- **TEXTAUSZUG**:
Grundsätzlich ist das Ermittlungsgeheimnis zu wahren. Auskünfte darf lediglich der Anwalt des Beschuldigten erhalten, nicht einmal der Delinquent selbst oder gar ein Dritter wie Klimmt. Der Justizminister hätte deshalb dem SPD-Fraktionschef keinerlei Zusagen --- S.35 geben dürfen, ihn über den Stand des Ermittlungsverfahrens gegen Lacour zu informieren.
Als verbotener Eingriff in ein Verfahren gilt bereits, wenn Ermittlungsdetails an Dritte ausgeplaudert werden, denn dadurch könnten Nachforschungen erschwert oder gar verhindert werden.
"Wer absichtlich oder wissentlich ganz oder zum Teil vereitelt, daß ein anderer dem Strafgesetz gemäß wegen einer rechtswidrigen Tat bestraft wird", heißt es schließlich im Strafgesetzbuch, dem drohen bis zu fünf Jahren Gefängnis. Auch der Versuch ist strafbar.
Justizminister Walter war trotz einer ersten Zusage am Freitag voriger Woche für den SPIEGEL plötzlich nicht mehr zu erreichen. Klimmt dagegen, mit den Vorwürfen konfrontiert, bestreitet gar nicht, für seinen alten Duz-Freund Lacour interveniert zu haben. Einen entsprechenden Aktenhefter mit der Korrespondenz gibt er bereitwillig zur Einsicht heraus. Daß er die Grenzen des Gesetzes überschritten und die Gebote politischer Klugheit mißachtet hat, mag er nicht erkennen.
Es gehöre schließlich zu den Aufgaben eines Politikers, argumentiert er, "Menschen im Grenzbereich der Gesellschaft zu helfen". Ein edler Versuch also zur Resozialisierung eines Gestrauchelten beizutragen?
Die wäre bei Lacour tatsächlich dringend geboten. Vielfach attestierten ihm Saarbrücker Richter, er sei "gefährlich" und "gefürchtet". Seine Vorstrafen füllen dicke Aktenordner: verbotenes Glücksspiel, Betrug, Körperverletzung, bewaffneter Raubüberfall und am Ende die Mordanklage.
Der SPD-Fraktionsvorsitzende sagt, dies alles sei ihm bekannt gewesen: "Lacour war hier ein böser Bube." Deshalb, gesteht Klimmt zu, seien seine Briefe an den Delinquenten heute "interpretierbar".

- **BEREITGESTELLTE DATEN**:
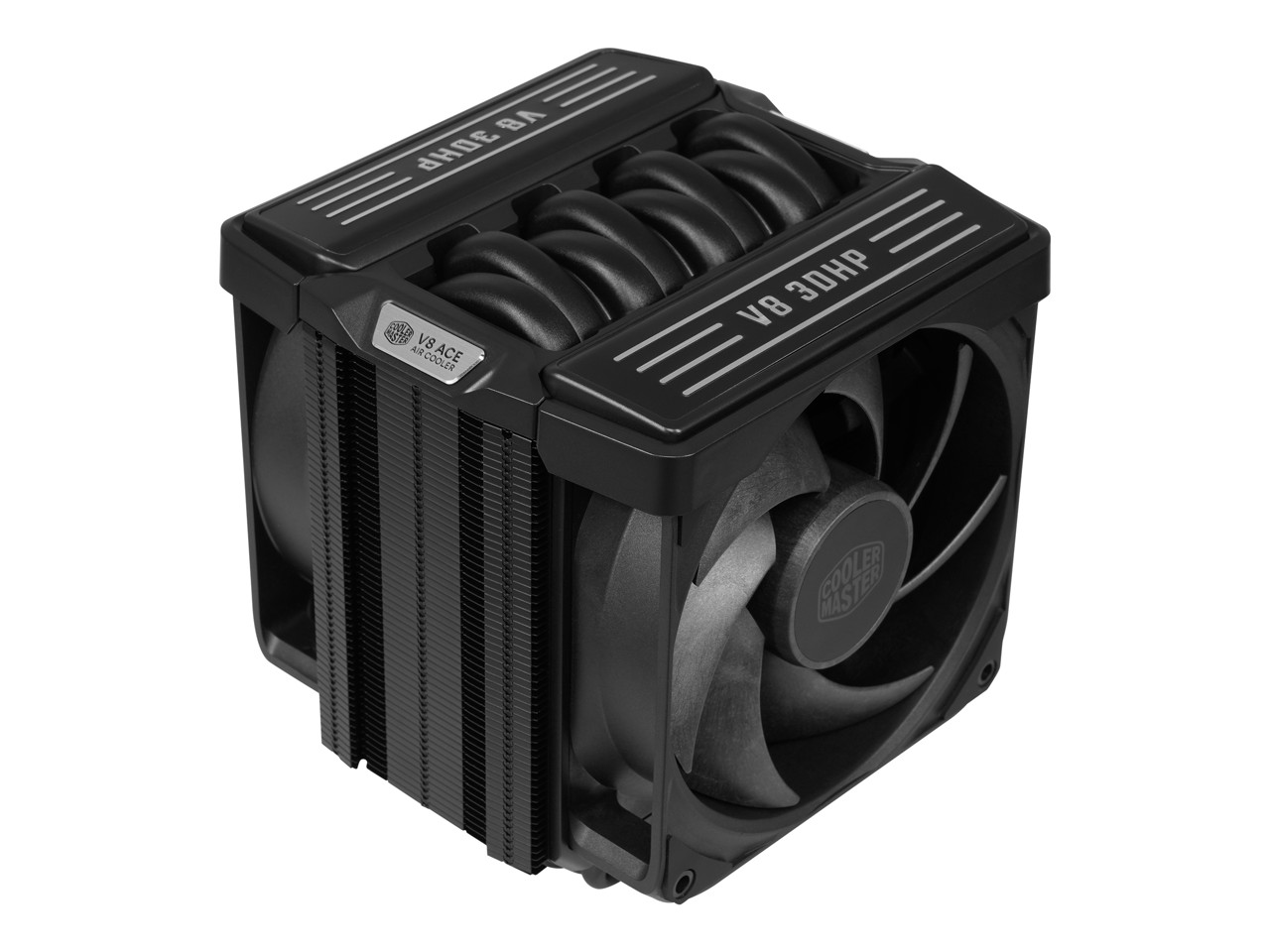 Cooler Master V8 ACE 3DHP AMD CPU Air Cooler – Patented 3D Heat Pipe Technology,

- **AUFGABE 1**:
Beantworte anhand des Textauszugs diese Fragen:
(a) Wer darf Auskünfte über ein Ermittlungsverfahren erhalten?
(b) Welche Höchststrafe droht nach der zitierten Vorschrift des Strafgesetzbuchs?
(c) Was attestierten Saarbrücker Richter Lacour vielfach?
- **AUFGABE 2**: Führe den Textauszug über Klimmt und Lacour dort fort, wo er endet.
Die Daten stehen in keinem Zusammenhang mit dem Textauszug.

- **LÖSUNG 1**:
(a) Lediglich der Anwalt des Beschuldigten.
(b) Bis zu fünf Jahre Gefängnis.
(c) Er sei „gefährlich“ und „gefürchtet“.

- **LÖSUNG 2**:
Er weist aber jeden Verdacht von sich, er habe dem alten Kumpan besondere Gefälligkeiten erwiesen oder gar, wegen gemeinsamer dunkler Punkte aus der Vergangenheit, erweisen müssen. Er habe sich beim Justizminister Walter lediglich erkundigt, ob das Ermittlungsverfahren im Mordfall Weirich eingestellt sei oder nicht.
Doch solche Erklärungen sind wenig plausibel. Für einen simplen Sachstandsbericht hätte es kaum mehrerer Gespräche mit dem Justizminister bedurft. Und außerdem hat Lacour ja auch noch einen Rechtsanwalt.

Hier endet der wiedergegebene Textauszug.